Ying described the “various ways” in which he connects with beat without listening to it in a way that a hearing person might. “I can see how people are moving. I can feel it. I might even take my hearing aids off so I’m not hearing any sound, but I can sort of visualize the beat in my head…I have lots of different access points. It’s not just focusing on the sound.”
Morrison is particularly passionate about expanding access for DeafBlind people, especially as DEAFinitely notices more DeafBlind students in its orbit at the Horace Mann School.
“We rely on touch-based communication. Before a show begins as a DeafBlind person, I’ll want to feel the stage, the set, the costumes. And as the show goes on, I’ll have an interpreter who can sign in my hand,” they explained. “There’s a huge gap in access for people who are DeafBlind, and we want to make sure that our DeafBlind youth have access to the DEAFinitely crew as well, so they’re getting the best of the best. We don’t want them isolated or alone.”

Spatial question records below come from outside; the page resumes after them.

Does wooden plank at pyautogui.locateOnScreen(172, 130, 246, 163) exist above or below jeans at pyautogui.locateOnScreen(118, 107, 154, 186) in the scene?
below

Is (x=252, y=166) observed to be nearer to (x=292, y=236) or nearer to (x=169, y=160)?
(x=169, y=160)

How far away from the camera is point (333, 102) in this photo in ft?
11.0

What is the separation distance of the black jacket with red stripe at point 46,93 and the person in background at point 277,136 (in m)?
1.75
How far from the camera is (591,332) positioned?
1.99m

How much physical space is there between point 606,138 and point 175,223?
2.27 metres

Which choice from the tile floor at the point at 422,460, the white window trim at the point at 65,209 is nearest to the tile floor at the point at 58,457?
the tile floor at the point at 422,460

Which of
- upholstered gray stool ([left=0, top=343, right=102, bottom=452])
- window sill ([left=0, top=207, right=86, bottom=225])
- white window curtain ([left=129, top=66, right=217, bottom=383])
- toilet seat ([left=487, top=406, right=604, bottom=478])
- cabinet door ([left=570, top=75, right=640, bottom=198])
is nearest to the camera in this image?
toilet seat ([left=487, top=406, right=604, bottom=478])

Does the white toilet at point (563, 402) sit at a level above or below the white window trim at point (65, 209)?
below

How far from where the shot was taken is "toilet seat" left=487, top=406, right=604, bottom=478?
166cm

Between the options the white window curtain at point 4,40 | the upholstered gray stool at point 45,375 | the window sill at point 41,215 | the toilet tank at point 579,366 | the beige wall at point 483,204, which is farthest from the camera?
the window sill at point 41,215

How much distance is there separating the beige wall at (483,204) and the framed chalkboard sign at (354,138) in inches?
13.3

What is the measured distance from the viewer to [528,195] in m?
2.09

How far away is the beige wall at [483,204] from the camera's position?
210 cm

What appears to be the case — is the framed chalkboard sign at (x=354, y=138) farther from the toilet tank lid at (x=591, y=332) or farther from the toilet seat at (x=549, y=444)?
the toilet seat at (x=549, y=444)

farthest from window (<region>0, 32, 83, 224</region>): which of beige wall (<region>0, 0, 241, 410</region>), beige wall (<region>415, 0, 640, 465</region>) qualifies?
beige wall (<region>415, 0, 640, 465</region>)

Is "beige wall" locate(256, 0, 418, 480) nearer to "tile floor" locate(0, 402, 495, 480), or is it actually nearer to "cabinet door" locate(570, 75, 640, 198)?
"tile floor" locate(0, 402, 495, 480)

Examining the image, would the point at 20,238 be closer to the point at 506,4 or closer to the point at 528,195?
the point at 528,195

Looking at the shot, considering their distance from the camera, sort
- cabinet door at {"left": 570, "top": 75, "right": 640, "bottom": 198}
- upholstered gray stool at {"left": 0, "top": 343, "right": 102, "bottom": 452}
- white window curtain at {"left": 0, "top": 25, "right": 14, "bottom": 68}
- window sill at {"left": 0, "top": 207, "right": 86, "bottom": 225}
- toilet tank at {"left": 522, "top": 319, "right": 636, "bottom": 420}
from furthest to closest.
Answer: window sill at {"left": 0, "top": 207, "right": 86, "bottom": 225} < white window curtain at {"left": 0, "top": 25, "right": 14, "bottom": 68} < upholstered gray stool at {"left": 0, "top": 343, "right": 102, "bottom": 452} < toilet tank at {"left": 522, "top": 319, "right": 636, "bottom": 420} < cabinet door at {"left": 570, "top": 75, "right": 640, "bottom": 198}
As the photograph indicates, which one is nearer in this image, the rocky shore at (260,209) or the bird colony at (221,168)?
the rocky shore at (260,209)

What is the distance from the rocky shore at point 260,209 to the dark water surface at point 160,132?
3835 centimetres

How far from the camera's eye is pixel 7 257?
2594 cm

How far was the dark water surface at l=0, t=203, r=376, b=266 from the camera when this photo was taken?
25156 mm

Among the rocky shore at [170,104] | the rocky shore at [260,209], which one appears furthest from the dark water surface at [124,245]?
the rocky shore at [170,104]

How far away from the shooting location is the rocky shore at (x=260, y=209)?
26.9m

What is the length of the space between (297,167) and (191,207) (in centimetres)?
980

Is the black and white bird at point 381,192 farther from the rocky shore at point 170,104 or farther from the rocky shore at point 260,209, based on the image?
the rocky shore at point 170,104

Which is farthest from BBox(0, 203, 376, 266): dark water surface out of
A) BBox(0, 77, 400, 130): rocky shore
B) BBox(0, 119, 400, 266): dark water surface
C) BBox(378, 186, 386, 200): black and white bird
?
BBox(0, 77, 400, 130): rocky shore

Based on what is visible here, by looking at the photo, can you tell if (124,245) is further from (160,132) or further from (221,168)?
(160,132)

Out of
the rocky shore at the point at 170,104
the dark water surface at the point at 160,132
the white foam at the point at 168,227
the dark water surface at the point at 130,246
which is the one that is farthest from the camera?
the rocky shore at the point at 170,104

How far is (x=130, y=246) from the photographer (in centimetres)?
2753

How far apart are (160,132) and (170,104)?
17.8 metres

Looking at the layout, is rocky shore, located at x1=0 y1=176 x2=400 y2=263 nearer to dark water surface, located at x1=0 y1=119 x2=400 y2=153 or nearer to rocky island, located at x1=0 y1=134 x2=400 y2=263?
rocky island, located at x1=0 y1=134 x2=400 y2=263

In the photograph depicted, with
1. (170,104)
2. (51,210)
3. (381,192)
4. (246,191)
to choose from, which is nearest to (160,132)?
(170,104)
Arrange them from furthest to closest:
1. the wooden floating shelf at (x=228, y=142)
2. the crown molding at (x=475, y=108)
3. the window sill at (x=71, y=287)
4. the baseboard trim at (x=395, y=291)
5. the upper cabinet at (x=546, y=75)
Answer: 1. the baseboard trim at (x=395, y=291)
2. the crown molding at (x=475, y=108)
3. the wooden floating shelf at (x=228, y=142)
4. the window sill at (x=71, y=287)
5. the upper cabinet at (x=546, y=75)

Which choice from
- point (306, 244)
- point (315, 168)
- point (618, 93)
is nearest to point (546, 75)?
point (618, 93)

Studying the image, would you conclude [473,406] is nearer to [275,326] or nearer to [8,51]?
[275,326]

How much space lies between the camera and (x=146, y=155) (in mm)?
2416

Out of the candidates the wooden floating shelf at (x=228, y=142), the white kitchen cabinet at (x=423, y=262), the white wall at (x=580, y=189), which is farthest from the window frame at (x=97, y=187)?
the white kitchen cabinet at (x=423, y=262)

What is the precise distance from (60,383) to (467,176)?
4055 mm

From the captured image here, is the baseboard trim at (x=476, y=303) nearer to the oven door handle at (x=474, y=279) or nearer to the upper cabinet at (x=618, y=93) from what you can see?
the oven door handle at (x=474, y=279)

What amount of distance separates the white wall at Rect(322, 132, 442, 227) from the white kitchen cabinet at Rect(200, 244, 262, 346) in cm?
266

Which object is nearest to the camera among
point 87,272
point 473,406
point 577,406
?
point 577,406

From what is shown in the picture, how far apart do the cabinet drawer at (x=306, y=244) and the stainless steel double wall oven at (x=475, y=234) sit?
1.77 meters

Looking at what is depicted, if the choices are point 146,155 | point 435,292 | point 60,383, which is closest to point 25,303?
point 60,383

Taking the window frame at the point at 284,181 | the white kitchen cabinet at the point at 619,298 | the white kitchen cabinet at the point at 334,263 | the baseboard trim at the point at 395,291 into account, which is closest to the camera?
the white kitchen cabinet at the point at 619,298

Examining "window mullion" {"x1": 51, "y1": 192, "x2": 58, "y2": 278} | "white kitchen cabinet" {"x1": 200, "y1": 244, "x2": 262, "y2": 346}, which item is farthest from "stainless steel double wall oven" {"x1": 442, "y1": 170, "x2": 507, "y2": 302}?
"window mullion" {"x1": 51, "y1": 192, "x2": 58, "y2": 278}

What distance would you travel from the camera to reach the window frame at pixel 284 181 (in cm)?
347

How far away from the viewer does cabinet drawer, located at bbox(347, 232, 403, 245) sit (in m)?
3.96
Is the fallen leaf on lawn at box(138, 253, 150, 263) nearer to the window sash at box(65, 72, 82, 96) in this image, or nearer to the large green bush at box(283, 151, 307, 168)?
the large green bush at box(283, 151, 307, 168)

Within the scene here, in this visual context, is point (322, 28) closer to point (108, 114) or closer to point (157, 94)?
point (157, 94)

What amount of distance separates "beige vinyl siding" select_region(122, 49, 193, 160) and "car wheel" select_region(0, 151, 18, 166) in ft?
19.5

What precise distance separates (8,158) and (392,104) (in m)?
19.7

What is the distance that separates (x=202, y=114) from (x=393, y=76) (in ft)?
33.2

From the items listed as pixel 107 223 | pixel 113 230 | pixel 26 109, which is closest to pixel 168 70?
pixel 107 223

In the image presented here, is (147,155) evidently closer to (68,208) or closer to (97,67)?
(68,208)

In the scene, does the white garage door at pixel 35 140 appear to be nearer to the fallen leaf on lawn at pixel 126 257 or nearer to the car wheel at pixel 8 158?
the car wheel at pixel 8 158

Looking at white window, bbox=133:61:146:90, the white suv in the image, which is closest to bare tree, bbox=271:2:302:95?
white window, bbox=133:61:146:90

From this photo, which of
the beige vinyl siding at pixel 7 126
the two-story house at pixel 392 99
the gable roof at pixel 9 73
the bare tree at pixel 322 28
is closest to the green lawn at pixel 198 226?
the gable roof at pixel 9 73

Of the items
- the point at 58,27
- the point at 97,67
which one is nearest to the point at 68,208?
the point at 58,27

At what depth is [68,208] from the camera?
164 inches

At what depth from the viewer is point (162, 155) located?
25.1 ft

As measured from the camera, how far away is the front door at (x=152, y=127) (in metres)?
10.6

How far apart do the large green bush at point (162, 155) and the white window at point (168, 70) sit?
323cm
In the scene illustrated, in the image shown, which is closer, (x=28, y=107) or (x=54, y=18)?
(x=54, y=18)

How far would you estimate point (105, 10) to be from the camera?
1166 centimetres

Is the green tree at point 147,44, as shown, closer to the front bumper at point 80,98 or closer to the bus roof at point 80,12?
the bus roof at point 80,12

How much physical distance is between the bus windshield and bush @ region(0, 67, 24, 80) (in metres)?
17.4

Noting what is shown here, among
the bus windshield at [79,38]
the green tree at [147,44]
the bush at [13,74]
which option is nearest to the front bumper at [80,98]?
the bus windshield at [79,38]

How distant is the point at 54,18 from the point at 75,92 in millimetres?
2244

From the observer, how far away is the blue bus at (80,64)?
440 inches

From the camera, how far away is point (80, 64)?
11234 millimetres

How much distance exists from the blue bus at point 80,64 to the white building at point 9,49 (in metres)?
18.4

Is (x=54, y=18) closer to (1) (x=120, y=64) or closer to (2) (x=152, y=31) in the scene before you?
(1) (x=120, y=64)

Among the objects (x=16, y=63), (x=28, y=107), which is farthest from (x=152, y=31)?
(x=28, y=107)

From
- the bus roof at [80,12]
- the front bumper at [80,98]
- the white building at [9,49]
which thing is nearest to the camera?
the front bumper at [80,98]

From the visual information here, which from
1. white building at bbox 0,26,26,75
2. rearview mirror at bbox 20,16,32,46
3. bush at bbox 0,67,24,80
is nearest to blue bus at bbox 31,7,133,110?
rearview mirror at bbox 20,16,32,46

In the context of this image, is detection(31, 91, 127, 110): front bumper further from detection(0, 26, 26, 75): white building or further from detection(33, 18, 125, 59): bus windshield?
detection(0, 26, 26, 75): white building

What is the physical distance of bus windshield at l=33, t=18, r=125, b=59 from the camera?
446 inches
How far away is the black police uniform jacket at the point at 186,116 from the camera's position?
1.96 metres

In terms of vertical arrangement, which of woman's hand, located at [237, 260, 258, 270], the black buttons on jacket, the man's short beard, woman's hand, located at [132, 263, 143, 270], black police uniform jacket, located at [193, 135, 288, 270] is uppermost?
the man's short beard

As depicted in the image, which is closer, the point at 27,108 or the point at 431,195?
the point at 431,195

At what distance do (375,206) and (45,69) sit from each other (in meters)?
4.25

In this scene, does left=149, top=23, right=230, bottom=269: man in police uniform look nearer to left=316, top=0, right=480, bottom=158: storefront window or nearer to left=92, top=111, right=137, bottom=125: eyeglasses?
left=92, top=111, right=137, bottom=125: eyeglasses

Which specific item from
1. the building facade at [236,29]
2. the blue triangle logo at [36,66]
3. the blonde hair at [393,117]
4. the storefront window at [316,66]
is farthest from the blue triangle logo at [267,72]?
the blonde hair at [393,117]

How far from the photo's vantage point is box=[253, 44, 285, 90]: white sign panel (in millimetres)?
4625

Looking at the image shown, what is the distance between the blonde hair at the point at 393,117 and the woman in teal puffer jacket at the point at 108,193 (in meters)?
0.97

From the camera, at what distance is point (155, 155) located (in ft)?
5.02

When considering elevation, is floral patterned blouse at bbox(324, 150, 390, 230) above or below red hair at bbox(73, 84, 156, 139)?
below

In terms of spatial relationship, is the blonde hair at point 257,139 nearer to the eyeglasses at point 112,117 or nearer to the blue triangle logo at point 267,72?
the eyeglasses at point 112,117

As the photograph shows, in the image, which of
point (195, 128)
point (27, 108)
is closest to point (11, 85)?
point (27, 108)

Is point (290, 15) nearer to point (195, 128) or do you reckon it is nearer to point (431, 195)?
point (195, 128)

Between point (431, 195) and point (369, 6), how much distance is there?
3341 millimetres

Since its first iteration in 2023, Concert for the City has given a platform to several community-based ensembles in addition to the BSO and Pops, but most of those ensembles are musicians as well, said BSO program manager Zoe Murphy.
“We really wanted to include a dance group…we’re trying to diversify the different art forms at Concert for the City, and because we’ve worked with DEAFinitely in the past, we want to continue,” she said. At the Sept. 18 Concert for the City, two ASL interpreters will be on hand throughout the show, and the DEAFinitely crew will be seated near the front; in 2023, they were invited to put their hands on the stage as the orchestra played to feel the vibrations. High above their heads at center stage, some of them might have noticed the name of one of history’s most revered deaf musicians – Beethoven.
“The point is that there is no one type of Deafness,” Robinson said. “We are always expanding and looking at the diversity of the kids, and we want other organizations to think about access and inclusion, and continue to grow that.”